USCIS makes it easy for immigrants to sign documents for green card petitions, citizenship, and More

USCIS makes it easy for immigrants to sign documents for green card petitions
USCIS makes it easy for immigrants to sign documents for green card petitions

The Citizenship and Immigration Services office is permanently making a policy on signing forms and documents for the application of immigration benefits, such as Legal Permanent Residence, citizenship, DACA, TPS and work visas.

Signing the documents for the application of any immigration benefit, including the 'green card' and citizenship, is now easier for immigrants, after the decision of the office of Citizenship and Immigration Services (USCIS) to make permanent a policy initiated during the COVID-19 pandemic.

In March 2020, given the mandatory quarantines and social distance, USCIS allowed immigrants to send documents with a copy of their signature, that is, it was not essential to have signed the paper directly.

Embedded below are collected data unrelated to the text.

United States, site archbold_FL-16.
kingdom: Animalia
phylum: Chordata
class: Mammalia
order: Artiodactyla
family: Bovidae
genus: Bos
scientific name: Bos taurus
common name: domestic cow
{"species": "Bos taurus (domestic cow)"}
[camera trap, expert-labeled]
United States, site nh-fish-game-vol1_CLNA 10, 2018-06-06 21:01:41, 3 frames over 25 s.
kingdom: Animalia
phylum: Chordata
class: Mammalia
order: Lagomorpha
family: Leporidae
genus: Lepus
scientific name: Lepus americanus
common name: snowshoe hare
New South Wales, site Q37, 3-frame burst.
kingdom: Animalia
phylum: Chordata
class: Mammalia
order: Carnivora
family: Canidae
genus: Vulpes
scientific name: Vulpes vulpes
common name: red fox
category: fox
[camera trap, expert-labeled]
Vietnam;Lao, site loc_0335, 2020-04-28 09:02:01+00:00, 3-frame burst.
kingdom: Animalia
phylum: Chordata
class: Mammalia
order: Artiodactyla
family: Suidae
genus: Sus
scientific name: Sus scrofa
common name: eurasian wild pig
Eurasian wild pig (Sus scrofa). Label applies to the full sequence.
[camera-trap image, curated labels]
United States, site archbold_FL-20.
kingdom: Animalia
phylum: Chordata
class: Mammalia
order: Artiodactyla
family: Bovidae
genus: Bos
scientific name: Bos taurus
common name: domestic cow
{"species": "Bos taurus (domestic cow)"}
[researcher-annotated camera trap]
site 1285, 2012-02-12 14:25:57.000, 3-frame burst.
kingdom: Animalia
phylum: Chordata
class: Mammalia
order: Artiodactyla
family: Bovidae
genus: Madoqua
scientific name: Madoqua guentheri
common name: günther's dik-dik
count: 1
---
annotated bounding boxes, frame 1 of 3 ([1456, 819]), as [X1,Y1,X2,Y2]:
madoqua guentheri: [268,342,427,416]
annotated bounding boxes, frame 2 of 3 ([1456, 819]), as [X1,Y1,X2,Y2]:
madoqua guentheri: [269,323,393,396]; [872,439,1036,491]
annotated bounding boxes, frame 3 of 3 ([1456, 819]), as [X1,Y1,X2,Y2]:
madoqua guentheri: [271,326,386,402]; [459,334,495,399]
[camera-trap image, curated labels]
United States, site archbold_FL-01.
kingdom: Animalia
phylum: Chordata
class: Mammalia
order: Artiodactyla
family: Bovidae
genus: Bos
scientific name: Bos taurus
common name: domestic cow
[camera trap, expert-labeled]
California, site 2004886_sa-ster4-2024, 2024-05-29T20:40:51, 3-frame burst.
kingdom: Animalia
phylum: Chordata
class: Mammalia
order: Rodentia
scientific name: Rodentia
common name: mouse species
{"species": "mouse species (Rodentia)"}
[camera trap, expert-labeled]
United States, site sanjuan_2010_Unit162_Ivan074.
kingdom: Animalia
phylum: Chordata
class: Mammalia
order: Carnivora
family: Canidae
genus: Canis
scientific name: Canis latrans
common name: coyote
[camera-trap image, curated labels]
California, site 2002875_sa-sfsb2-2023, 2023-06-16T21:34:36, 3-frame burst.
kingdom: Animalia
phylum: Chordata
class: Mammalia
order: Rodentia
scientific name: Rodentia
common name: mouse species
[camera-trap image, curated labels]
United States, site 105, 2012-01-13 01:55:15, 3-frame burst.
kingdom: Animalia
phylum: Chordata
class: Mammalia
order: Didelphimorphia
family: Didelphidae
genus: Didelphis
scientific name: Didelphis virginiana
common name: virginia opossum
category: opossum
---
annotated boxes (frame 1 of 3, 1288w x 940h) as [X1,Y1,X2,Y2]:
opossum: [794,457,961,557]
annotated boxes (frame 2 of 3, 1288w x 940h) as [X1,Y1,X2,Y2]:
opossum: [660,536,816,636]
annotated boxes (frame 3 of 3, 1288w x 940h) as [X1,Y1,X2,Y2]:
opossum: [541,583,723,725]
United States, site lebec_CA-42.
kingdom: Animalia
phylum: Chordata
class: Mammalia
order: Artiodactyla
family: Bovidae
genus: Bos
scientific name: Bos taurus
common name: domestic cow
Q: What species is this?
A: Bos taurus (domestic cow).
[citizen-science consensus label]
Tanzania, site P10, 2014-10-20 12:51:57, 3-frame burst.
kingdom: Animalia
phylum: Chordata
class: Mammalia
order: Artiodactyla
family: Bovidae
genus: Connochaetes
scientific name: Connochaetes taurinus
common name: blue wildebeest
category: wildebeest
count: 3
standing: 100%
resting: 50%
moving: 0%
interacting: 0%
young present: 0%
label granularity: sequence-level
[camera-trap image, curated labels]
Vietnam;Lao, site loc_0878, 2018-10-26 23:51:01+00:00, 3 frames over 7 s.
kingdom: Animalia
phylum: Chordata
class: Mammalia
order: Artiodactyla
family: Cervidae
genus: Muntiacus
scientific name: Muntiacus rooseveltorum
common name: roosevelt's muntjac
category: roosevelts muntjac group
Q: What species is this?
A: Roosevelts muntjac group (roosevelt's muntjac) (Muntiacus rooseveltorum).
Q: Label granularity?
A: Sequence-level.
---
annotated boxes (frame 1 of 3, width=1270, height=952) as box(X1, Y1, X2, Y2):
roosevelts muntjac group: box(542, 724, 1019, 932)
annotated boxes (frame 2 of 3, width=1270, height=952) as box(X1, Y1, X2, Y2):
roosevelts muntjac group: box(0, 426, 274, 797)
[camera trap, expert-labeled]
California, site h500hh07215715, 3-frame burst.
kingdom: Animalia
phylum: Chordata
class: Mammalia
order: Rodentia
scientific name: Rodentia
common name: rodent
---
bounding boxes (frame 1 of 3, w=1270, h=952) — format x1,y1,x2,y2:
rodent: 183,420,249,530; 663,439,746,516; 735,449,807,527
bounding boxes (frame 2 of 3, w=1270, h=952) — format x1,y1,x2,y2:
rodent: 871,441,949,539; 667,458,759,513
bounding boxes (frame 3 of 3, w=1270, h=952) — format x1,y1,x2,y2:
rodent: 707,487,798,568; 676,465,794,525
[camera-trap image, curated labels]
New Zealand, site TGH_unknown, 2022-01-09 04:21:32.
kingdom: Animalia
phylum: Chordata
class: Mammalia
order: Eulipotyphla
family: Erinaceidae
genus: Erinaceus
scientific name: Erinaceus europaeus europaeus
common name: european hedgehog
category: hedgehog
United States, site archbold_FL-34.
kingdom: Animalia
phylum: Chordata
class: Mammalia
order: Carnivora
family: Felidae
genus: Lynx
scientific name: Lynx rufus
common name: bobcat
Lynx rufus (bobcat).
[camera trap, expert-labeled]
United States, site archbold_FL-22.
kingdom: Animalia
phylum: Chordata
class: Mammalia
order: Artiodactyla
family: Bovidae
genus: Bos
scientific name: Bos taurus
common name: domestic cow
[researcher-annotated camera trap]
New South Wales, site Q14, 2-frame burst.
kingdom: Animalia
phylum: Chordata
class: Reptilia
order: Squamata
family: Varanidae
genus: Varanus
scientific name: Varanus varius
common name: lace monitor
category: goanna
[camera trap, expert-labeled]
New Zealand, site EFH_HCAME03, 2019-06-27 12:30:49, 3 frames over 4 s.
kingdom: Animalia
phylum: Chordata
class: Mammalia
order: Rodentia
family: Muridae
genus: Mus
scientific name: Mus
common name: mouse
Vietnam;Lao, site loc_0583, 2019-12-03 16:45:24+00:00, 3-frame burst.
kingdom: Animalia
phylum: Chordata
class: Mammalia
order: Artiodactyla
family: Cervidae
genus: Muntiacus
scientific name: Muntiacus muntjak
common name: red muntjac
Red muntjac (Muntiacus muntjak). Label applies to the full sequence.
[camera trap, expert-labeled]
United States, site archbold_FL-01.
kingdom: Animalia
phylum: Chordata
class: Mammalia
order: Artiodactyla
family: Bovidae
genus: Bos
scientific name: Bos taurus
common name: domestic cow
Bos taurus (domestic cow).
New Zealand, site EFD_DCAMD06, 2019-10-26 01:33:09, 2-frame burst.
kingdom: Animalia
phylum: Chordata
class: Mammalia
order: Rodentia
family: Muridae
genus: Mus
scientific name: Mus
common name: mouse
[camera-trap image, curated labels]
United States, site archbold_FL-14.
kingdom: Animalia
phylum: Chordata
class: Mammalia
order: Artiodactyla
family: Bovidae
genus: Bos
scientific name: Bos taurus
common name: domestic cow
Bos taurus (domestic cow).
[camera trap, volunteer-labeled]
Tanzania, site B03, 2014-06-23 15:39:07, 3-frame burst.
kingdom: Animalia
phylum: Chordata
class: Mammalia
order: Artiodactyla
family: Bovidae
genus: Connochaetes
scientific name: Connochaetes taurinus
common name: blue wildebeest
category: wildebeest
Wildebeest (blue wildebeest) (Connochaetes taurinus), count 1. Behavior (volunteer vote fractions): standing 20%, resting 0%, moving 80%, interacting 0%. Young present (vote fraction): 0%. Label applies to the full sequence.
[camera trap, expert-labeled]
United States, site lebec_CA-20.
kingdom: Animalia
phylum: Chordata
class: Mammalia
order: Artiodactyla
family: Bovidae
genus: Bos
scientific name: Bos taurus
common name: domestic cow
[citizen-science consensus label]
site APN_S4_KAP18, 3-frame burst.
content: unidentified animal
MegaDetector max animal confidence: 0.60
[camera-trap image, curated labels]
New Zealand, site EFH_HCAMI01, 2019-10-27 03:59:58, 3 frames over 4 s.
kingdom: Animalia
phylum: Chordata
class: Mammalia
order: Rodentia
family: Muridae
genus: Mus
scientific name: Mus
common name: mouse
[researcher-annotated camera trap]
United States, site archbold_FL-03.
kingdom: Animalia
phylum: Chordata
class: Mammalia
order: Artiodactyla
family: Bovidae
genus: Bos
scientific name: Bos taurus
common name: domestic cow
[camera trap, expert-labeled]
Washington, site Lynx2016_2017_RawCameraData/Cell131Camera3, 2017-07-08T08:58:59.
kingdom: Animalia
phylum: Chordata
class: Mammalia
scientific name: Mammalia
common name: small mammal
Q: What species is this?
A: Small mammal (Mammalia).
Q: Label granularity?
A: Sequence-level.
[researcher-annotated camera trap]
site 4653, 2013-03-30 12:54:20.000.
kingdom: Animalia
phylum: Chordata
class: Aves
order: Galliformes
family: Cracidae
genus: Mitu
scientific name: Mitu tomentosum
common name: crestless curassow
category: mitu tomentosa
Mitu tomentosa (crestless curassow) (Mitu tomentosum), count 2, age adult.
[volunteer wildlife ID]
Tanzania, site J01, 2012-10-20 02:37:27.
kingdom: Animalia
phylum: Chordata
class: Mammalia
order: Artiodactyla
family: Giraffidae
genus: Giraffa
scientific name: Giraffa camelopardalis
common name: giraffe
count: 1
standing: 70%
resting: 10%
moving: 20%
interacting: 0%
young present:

Now that policy is permanent, according to agency modifications confirmed on July 25 and highlighted on August 3 by the USCIS Ombudsman's office, as well as the National Immigration Lawyers Association (AILA).

“On July 25, 2022, USCIS announced that it will continue to accept copies of original signatures on all forms and documents,” the Ombudsman's office recalled of the decision. “This makes permanent the temporary signature policy that USCIS announced in March 2020 in response to the COVID-19 pandemic.”

There are other policies under evaluation to make them permanent, but for now there have been some extensions on responding to requests for more information in certain cases.

There are various instructions on forms and other documents that specify that the signature must be “wet.” Even in those cases the copy will be accepted.

“USCIS will accept copies of original signatures on all benefit forms and documents, even if the form instructions require an original handwritten (“wet”) signature.

Now, that doesn't mean that later USCIS doesn't ask for the originally signed documents, not the copies, so they should be saved for that.

“This means that [the immigrant] can send a scanned, faxed, photocopied, or similarly reproduced copy of a document to USCIS, as long as the copy is an original document that contains an original handwritten signature,” specifies the office of the Advocate. “He must keep the original document with the wet signature and deliver it to USCIS if requested.”

The Ombudsman's Office reminds interested parties with any type of process open before USCIS that this policy applies only to the signature, so the other instructions of the corresponding form must be completed and followed to the letter.

It is added that this decision was reached after evaluations and meetings between the parties interested in improving the processes.

“The USCIS policy change will make it easier to prepare immigration applications,” says the Ombudsman's Office.

Remember that you must sign all the documents as indicated in the instructions, since without it the process could be complicated, even be suspended.